Amendement N° COM-9 (Adopté)

Commission des lois constitutionnelles, de législation, du suffrage universel, du Règlement et d'administration générale

Protection des victimes de violences conjugales

Déposé le 2 juin 2020 par : Mme Marie Mercier, rapporteur.

Photo de Marie Mercier 

Rédiger ainsi cet article :

I. – L’article 207 du code civil est ainsi modifié :

1° Au second alinéa, après le mot : « débiteur », sont insérés les mots : « ou envers l’un des ascendants, descendants ou frères et sœurs du débiteur » ;

2° Il est complété par un alinéa ainsi rédigé :

« Peuvent se voir totalement ou partiellement déchargés de leur dette alimentaire le débiteur victime, ses frères et sœurs, ainsi que les ascendants et descendants de la victime, par une mention expresse du jugement pénal condamnant l’un des époux, parents ou autres ascendants créancier de l’obligation alimentaire, soit comme auteur, coauteur ou complice d’un crime ou délit commis sur la personne de l’autre époux ou parent, ou sur la personne d’un descendant. » ;

II. – Le code pénal est ainsi modifié :

1° Après l’article 221-5-5, il est inséré un article 221-5-6 ainsi rédigé :

« Art. 221-5-6. –En cas de condamnation pour un crime ou un délit prévu à la présente section, commis par l’un des époux, parents ou autres ascendants, sur la personne de l'autre époux ou parent, ou sur la personne d’un descendant, la juridiction de jugement se prononce sur la décharge totale ou partielle des débiteurs de leur dette alimentaire à l’égard de l’auteur, coauteur ou complice des faits, en application du troisième alinéa de l’article 207 du code civil. Si les poursuites ont lieu devant la cour d'assises, celle-ci statue sur cette question sans l'assistance des jurés. » ;

2° Après l’article 222-48-2, il est inséré un article 222-48-3 ainsi rédigé :

« Art. 222-48-3. –En cas de condamnation pour un crime ou un délit prévu aux sections 1, 3 ou 3 bis du présent chapitre, commis par l’un des époux, parents ou autres ascendants, sur la personne de l'autre époux ou parent, ou sur la personne d’un descendant, la juridiction de jugement se prononce sur la décharge totale ou partielle des débiteurs de leur dette alimentaire à l’égard de l’auteur, coauteur ou complice des faits, en application du troisième alinéa de l’article 207 du code civil. Si les poursuites ont lieu devant la cour d'assises, celle-ci statue sur cette question sans l'assistance des jurés. » ;

3° Après l’article 222-31-2, il est inséré un article 222-31-3 ainsi rédigé :

« Art. 222-31-3. –Lorsque le viol incestueux ou l'agression sexuelle incestueuse est commis contre un mineur par un ascendant, la juridiction de jugement se prononce sur la décharge totale ou partielle de la victime et de ses frères et sœurs de leur dette alimentaire à l’égard de l’auteur, coauteur ou complice des faits, en application du troisième alinéa de l’article 207 du code civil.
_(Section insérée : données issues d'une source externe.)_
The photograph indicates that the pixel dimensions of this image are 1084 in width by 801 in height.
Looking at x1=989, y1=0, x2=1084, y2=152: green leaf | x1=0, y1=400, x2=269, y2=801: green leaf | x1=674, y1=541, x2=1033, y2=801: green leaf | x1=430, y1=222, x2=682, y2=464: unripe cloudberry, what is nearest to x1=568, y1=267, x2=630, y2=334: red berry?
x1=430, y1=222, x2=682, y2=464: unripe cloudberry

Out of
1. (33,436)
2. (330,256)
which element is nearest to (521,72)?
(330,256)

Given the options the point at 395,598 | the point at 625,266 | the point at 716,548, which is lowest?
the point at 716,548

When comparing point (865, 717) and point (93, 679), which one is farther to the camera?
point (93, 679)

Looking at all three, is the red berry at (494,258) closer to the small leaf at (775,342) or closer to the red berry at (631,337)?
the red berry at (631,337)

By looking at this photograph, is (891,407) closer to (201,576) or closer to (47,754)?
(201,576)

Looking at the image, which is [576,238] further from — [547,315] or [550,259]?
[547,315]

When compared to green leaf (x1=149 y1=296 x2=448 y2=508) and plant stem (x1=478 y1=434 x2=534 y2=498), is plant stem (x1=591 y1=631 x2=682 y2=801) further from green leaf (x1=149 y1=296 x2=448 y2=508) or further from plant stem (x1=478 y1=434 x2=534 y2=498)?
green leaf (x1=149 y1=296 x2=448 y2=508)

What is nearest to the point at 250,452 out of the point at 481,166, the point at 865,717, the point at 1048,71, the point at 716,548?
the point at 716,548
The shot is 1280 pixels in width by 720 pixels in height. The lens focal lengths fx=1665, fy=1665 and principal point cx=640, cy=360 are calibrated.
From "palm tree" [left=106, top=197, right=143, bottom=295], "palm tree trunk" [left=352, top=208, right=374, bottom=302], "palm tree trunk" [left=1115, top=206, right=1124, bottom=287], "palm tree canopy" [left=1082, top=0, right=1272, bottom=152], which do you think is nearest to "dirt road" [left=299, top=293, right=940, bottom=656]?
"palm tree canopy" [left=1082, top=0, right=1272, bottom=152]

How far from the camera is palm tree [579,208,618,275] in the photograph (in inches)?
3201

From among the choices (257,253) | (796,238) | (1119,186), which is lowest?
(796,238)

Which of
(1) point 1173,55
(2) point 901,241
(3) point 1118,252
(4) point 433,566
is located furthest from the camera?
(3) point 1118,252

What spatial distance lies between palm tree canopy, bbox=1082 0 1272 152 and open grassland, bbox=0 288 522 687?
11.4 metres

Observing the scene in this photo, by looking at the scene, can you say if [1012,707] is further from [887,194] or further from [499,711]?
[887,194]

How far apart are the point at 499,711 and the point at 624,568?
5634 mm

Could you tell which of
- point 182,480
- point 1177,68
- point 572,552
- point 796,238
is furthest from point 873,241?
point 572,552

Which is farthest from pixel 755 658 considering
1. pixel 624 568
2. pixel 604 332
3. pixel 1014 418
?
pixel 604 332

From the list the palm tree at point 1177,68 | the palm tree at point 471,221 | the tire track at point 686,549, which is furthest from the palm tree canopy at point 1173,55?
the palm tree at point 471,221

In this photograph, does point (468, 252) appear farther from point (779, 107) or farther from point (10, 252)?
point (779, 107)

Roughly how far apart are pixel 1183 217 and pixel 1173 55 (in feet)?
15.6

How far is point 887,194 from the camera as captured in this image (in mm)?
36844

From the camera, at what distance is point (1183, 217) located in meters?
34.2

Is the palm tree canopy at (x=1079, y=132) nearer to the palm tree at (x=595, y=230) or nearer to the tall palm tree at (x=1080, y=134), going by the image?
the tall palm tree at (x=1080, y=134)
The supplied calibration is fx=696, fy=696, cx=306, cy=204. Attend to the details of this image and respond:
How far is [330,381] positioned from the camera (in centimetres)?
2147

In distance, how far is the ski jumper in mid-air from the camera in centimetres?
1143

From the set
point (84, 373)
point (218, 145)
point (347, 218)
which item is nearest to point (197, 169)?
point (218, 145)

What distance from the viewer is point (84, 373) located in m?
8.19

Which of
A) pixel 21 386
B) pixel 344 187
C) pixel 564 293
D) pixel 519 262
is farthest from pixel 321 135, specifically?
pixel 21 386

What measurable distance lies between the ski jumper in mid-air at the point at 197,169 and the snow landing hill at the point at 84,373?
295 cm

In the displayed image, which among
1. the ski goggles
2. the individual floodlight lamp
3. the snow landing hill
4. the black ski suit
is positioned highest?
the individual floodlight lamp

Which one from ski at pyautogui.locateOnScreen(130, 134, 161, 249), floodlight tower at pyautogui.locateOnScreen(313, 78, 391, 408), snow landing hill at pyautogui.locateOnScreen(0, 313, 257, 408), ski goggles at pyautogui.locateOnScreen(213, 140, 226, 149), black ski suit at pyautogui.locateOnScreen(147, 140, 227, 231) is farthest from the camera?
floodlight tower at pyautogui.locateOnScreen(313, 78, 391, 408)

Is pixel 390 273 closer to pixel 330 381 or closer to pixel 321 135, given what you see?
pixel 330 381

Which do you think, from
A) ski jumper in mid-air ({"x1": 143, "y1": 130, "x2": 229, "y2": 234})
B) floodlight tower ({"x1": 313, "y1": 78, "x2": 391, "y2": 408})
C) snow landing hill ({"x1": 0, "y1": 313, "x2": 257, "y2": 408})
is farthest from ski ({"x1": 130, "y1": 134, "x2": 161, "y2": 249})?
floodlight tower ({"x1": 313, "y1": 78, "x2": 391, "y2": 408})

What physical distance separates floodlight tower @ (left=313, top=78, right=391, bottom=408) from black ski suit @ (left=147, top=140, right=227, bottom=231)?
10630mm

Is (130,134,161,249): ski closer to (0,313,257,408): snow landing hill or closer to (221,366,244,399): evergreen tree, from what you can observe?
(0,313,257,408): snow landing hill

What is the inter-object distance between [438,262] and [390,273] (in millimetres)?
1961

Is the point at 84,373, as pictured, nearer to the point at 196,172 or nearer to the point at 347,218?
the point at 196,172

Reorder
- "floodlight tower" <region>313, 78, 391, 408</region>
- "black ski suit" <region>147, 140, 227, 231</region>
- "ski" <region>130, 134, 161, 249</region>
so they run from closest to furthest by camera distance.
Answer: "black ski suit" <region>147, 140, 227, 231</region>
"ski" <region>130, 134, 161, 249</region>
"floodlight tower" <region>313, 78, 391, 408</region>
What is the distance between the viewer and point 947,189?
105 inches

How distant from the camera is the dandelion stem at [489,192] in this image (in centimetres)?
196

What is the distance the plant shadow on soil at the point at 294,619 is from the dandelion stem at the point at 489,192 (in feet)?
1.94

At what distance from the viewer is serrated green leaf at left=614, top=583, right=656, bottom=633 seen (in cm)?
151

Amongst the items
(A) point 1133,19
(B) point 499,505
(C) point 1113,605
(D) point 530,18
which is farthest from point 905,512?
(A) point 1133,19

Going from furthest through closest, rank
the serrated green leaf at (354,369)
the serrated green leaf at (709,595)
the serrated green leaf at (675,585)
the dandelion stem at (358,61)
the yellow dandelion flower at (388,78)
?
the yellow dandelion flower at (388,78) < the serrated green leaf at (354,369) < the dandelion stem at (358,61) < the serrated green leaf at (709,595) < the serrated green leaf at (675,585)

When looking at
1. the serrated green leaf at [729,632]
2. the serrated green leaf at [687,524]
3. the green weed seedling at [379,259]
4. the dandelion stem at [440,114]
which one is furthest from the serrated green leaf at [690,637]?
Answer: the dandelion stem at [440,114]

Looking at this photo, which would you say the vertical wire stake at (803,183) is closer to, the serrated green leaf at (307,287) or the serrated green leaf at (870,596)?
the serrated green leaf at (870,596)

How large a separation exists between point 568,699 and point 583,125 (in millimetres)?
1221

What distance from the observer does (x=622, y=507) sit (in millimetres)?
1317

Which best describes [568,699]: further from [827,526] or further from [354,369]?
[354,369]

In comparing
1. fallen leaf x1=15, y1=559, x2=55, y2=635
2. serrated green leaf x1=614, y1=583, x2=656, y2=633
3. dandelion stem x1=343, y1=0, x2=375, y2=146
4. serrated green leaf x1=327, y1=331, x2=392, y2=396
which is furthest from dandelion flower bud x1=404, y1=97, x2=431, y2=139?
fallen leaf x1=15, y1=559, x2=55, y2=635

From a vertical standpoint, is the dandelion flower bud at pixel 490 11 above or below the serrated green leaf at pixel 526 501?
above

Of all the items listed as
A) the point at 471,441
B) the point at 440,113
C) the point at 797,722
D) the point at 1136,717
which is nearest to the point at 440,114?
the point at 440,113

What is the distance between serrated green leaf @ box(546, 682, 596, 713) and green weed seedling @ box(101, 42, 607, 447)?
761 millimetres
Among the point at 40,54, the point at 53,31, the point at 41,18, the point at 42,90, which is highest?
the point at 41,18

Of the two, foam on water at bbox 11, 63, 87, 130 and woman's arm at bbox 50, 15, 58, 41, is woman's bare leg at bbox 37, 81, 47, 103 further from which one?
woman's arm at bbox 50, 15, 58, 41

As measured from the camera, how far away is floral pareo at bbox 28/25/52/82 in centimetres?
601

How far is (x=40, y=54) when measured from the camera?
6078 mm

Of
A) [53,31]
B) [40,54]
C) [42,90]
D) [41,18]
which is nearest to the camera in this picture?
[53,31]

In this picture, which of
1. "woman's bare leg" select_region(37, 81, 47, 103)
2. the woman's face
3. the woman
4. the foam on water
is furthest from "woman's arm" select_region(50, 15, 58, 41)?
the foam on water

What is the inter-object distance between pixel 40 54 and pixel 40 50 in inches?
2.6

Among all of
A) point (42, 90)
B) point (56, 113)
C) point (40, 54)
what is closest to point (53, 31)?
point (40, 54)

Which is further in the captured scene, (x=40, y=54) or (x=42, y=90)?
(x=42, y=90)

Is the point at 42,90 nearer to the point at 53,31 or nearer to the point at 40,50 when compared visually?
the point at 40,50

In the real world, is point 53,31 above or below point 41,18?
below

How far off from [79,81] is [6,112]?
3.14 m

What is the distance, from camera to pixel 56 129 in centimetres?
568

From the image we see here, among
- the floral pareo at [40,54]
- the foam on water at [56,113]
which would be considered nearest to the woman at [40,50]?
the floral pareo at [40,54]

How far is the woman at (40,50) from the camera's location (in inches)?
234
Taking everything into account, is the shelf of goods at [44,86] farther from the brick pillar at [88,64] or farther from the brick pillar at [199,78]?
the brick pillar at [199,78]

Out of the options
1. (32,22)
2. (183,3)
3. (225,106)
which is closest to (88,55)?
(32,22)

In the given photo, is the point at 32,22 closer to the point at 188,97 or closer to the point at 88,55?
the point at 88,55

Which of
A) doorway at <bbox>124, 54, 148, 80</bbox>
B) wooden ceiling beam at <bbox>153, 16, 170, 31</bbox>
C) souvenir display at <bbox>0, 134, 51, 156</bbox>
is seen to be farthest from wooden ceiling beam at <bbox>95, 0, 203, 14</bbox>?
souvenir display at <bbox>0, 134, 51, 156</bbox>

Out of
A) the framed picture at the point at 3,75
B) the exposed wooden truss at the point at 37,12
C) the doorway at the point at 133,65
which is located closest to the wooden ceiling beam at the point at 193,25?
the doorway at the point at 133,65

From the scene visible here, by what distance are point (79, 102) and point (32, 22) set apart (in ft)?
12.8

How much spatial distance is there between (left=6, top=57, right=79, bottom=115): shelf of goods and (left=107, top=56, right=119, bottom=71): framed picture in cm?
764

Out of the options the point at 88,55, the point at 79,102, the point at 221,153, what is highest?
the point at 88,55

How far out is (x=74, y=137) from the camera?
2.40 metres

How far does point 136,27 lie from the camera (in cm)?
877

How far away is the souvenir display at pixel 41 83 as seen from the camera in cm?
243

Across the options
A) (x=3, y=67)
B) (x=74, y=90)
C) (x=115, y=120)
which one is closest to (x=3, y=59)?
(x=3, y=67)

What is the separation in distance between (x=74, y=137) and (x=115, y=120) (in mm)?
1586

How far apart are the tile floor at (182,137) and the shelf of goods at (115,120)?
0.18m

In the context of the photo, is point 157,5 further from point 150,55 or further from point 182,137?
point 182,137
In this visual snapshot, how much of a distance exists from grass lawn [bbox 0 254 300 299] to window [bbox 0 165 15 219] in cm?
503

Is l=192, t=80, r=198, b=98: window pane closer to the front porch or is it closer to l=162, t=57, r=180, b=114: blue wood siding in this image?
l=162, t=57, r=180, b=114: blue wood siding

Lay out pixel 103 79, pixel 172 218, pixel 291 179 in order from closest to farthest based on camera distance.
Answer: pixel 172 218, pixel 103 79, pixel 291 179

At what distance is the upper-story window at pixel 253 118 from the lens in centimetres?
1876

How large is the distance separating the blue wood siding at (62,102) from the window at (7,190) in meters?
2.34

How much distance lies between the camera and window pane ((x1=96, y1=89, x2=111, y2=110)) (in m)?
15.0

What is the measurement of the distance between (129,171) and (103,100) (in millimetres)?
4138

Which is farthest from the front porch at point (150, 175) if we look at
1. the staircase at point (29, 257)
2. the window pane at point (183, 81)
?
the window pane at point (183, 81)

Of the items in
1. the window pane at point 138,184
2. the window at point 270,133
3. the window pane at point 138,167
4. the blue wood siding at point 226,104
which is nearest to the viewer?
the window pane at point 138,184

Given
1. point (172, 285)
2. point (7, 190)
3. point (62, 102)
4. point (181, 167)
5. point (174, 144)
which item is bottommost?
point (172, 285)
Si les poursuites ont lieu devant la cour d'assises, celle-ci statue sur cette question sans l'assistance des jurés. » ;

4° Après l’article 227-27-3, il est inséré un article 227-27-4 ainsi rédigé :

« Art. 227-27-4. –Lorsque l'atteinte sexuelle incestueuse est commise contre un mineur par un ascendant, la juridiction de jugement se prononce sur la décharge totale ou partielle de la victime et de ses frères et sœurs de leur dette alimentaire à l’égard de l’auteur, coauteur ou complice des faits, en application du troisième alinéa de l’article 207 du code civil. Si les poursuites ont lieu devant la cour d'assises, celle-ci statue sur cette question sans l'assistance des jurés. »

Exposé Sommaire :

L’article 6 de la proposition de loi vise à décharger automatiquement de sa dette alimentaire le débiteur ascendant ou descendant de la victime d’un crime ou d’un délit portant atteinte à l’intégrité physique ou psychique de la personne commis par un parent sur l’autre parent ou sur un descendant.

Tout en souscrivant aux objectifs poursuivis par les auteurs de la proposition de la loi, le rapporteur estime que ce dispositif présente une forte fragilité constitutionnelle dès lors qu’il institue une sanction automatique et définitive infligée à toute personne condamnée pour certaines infractions.

Or, le Conseil constitutionnel censure depuis 2005 toute peine automatique sur le fondement du principe d’individualisation des peines. Il implique qu’une sanction pénale ne peut être appliquée que si le juge l’a expressément prononcée, en tenant compte des circonstances propres à chaque espèce. Cette jurisprudence conduit à la prohibition des peines accessoires appliquées automatiquement.

Le présent amendement propose donc un nouveau dispositif qui répond à la souffrance des victimes sans risque d’inconstitutionnalité. Il a deux objets.

Il étendrait tout d’abord, à l’article 207 du code civil, à certains proches du débiteur les manquements graves commis par le créancier qui permettent au juge aux affaires familiales de décharger le débiteur de sa dette, si le créancier introduit une action en réclamation d’aliments. De cette façon, le juge pourrait statuer sans ambiguïté sur un manquement grave commis par l’un des parents sur l’autre sans qu’il y ait eu de condamnation pénale ; et décharger l’enfant de sa dette d’aliments s’il estime que cela est proportionné.

Il imposerait ensuite aux juridictions répressives, lors de la condamnation pour un large spectre de crimes ou délits[1], commis entre époux, parents ou sur un descendant, de se prononcer sur la décharge de la dette alimentaire des enfants et parents de la victime, de l’enfant victime et, le cas échéant, de ses frères et sœurs. La juridiction pénale disposerait également de la faculté de se prononcer pour tous les autres crimes ou délits commis dans les mêmes conditions, ce que le droit ne permet pas non plus aujourd’hui.

Ce dispositif, qui ne présente aucun caractère d’automaticité découlant d’une condamnation pénale, permet d’inclure de manière large les crimes et délits. Il s’inspire du dispositif existant pour le retrait de l’autorité parentale, qui n’a pas été modifié sur ce point par la loi du 28 décembre 2019 visant à agir contre les violences au sein de la famille. Il reviendra à la juridiction pénale, tenue de se prononcer, de déterminer si cette sanction est proportionnée.

Il ajoute enfin au texte de l’Assemblée nationale l’hypothèse de la complicité et inclut les cas de dispense de dette d’aliments pour l’enfant victime d’un crime ou délit par un ascendant et, le cas échéant, pour ses frères et sœurs.

[1]Infractions d’atteintes volontaires à la vie (articles 221-1 à 221-5-5 du code pénal), d’atteintes volontaires à l’intégrité de la personne (articles 221-1 à 222-18-3 du même code), d’agressions sexuelles (222-22 à 222-48-2 dudit code) et de harcèlement moral (222-33-2 à 222-33-2-2 du même code).